The effect of cold exposure (CE) on renal water excretion has not been clearly delineated. Conscious rats were exposed to decreased ambient temperature (15 degrees C). Forty-five minutes of CE resulted in reversible increases in urine flow and decreases in urine osmolality. The diuresis was not due to a diminished response to vasopressin (VP), as the antidiuresis associated with 500 microU of Pitressin given to water-diuresing rats was comparable at 15 and 30 degrees C. To determine whether the diuresis was due to intrarenal factors, glomerular filtration rate, renal blood flow, sodium excretion, and osmolar clearances were measured and found to be equivalent during control and cold conditions. To determine whether the observed diuresis was due to suppression of endogenous VP, VP-free Brattleboro rats undergoing a constant VP infusion were cold exposed.
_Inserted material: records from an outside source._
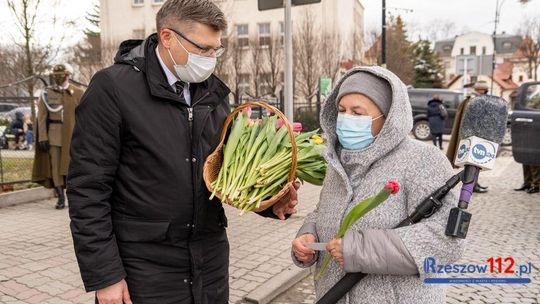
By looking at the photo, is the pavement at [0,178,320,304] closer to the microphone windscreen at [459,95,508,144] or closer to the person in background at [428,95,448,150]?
the microphone windscreen at [459,95,508,144]

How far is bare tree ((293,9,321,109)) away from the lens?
2519cm

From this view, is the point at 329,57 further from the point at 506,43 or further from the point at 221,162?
the point at 506,43

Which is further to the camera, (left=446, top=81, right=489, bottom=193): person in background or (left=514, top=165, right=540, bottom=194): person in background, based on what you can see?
(left=514, top=165, right=540, bottom=194): person in background

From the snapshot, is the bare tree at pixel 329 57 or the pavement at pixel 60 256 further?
the bare tree at pixel 329 57

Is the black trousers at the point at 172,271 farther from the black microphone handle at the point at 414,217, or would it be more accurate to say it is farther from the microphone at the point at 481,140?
the microphone at the point at 481,140

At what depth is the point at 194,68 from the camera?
86.7 inches

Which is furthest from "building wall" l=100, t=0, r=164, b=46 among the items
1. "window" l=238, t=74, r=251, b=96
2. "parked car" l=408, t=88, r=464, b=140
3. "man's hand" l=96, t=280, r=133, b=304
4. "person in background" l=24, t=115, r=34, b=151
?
"man's hand" l=96, t=280, r=133, b=304

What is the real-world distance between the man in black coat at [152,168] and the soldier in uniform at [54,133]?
17.9ft

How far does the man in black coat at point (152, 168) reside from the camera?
1.97 m

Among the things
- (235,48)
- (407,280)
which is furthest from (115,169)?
(235,48)

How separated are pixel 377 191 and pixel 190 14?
113 centimetres

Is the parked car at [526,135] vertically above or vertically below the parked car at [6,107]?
below

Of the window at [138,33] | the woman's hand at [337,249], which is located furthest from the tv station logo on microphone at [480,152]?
the window at [138,33]

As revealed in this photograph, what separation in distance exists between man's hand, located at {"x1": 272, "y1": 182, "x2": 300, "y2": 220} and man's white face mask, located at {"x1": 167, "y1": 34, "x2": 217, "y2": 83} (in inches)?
26.8
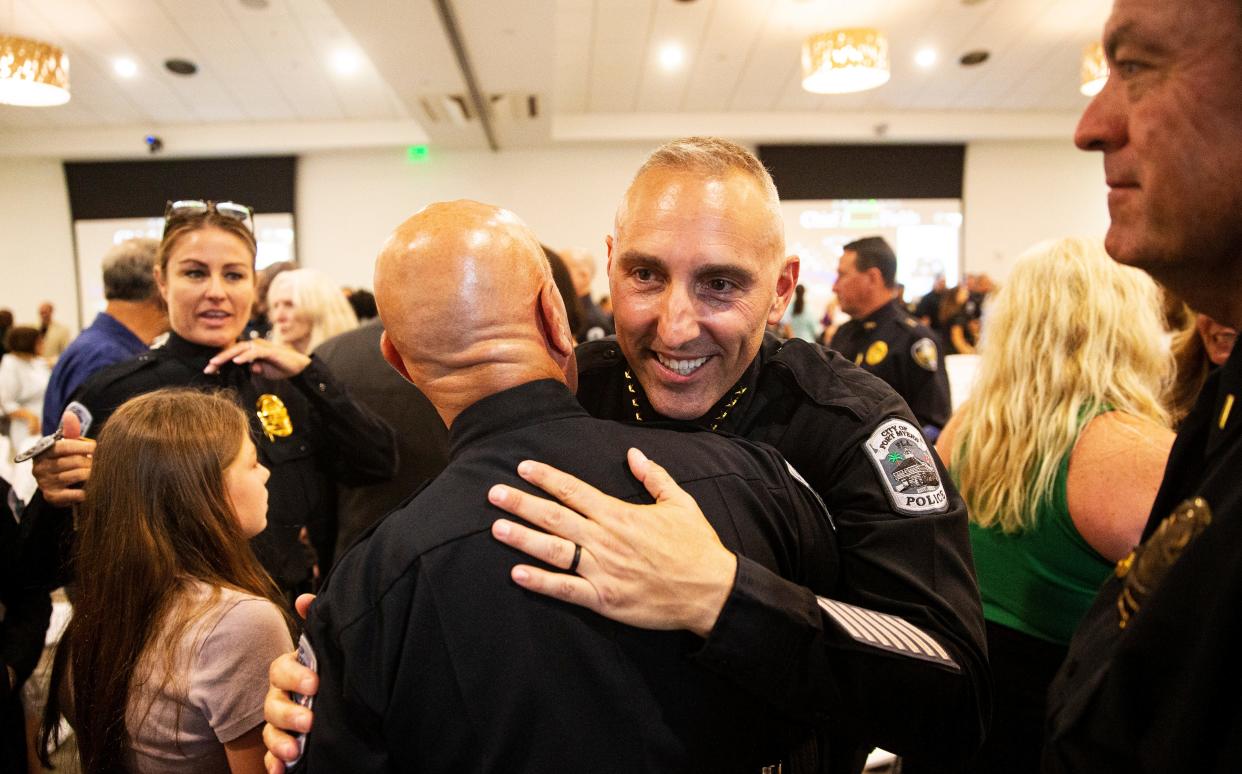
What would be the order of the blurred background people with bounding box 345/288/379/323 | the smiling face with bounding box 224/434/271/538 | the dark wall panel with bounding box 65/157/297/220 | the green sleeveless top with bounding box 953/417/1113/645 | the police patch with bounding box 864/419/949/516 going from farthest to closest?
the dark wall panel with bounding box 65/157/297/220
the blurred background people with bounding box 345/288/379/323
the green sleeveless top with bounding box 953/417/1113/645
the smiling face with bounding box 224/434/271/538
the police patch with bounding box 864/419/949/516

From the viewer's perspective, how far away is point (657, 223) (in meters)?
1.34

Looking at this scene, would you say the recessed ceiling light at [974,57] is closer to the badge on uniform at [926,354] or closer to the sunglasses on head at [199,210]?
the badge on uniform at [926,354]

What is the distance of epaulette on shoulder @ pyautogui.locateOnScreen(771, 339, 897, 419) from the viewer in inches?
52.1

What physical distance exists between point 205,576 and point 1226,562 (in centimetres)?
155

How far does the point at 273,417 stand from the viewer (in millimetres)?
2168

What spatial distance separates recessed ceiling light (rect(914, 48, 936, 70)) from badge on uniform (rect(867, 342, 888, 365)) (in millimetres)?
5258

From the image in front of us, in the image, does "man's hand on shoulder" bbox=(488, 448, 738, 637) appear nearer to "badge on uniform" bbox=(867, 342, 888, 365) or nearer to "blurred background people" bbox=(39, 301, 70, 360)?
"badge on uniform" bbox=(867, 342, 888, 365)

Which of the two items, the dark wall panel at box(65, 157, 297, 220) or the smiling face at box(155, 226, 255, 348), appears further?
the dark wall panel at box(65, 157, 297, 220)

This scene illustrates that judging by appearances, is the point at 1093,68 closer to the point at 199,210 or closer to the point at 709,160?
the point at 709,160

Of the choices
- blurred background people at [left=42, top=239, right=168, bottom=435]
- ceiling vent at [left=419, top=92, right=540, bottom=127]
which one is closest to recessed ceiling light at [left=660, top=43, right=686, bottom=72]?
ceiling vent at [left=419, top=92, right=540, bottom=127]

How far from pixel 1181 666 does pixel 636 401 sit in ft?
3.43

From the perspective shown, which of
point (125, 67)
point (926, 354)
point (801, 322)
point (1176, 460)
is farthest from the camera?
point (801, 322)

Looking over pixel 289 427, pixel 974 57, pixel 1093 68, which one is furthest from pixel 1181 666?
pixel 974 57

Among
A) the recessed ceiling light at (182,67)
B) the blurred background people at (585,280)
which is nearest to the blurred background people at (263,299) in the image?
the blurred background people at (585,280)
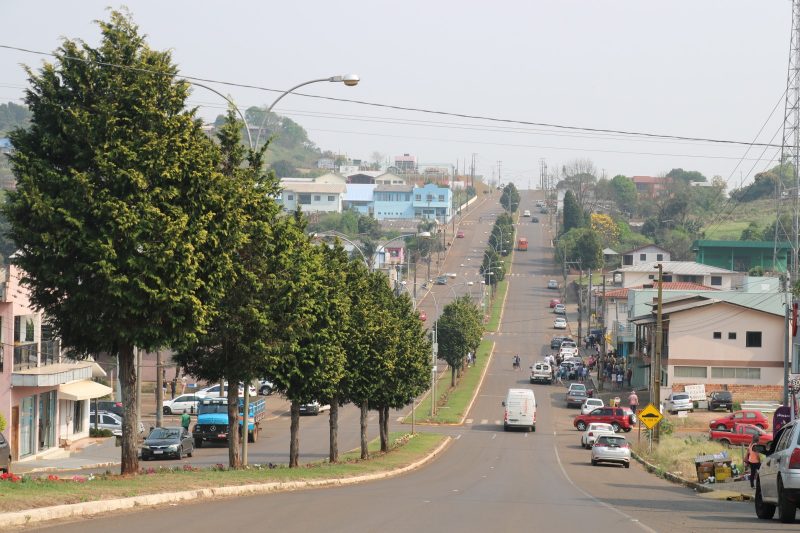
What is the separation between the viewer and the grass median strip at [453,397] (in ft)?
221

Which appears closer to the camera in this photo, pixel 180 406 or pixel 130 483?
pixel 130 483

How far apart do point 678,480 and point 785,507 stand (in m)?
18.6

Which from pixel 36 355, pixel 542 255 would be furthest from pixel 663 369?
pixel 542 255

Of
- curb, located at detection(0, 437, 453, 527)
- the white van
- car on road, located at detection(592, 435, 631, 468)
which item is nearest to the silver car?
curb, located at detection(0, 437, 453, 527)

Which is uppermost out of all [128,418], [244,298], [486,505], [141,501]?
[244,298]

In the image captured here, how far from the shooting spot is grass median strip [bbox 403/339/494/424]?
67.5 metres

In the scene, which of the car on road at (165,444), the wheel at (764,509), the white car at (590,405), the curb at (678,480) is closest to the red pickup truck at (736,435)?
the curb at (678,480)

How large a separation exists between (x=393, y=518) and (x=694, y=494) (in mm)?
15156

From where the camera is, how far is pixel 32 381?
1656 inches

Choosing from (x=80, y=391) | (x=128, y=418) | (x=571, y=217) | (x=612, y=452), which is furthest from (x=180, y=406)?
(x=571, y=217)

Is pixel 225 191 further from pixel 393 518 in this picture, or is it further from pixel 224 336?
pixel 393 518

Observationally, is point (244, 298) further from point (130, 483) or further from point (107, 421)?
point (107, 421)

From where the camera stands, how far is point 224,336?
93.2 feet

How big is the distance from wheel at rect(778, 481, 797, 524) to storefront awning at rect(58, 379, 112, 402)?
121 feet
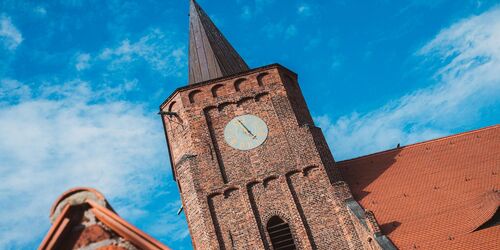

In these rats, CE was not associated with a change in either urine flow or urinary osmolality. This antidiuretic hormone-mediated mechanism was corroborated by a decrease in immunoassayable VP levels. To determine the mechanism whereby CE suppresses endogenous VP, plasma osmolality and hemodynamic parameters were measured. Although CE was not associated with a change in plasma osmolality, it did result in a significant increase in both mean arterial pressure and cardiac index. Pretreatment of rats with 6-hydroxydopamine prevented both the increase in mean arterial pressure and cold diuresis. We conclude that the diuresis observed upon exposure to 15 degrees C results from nonosmotic suppression of endogenous VP, as a consequence of the increase in mean arterial pressure.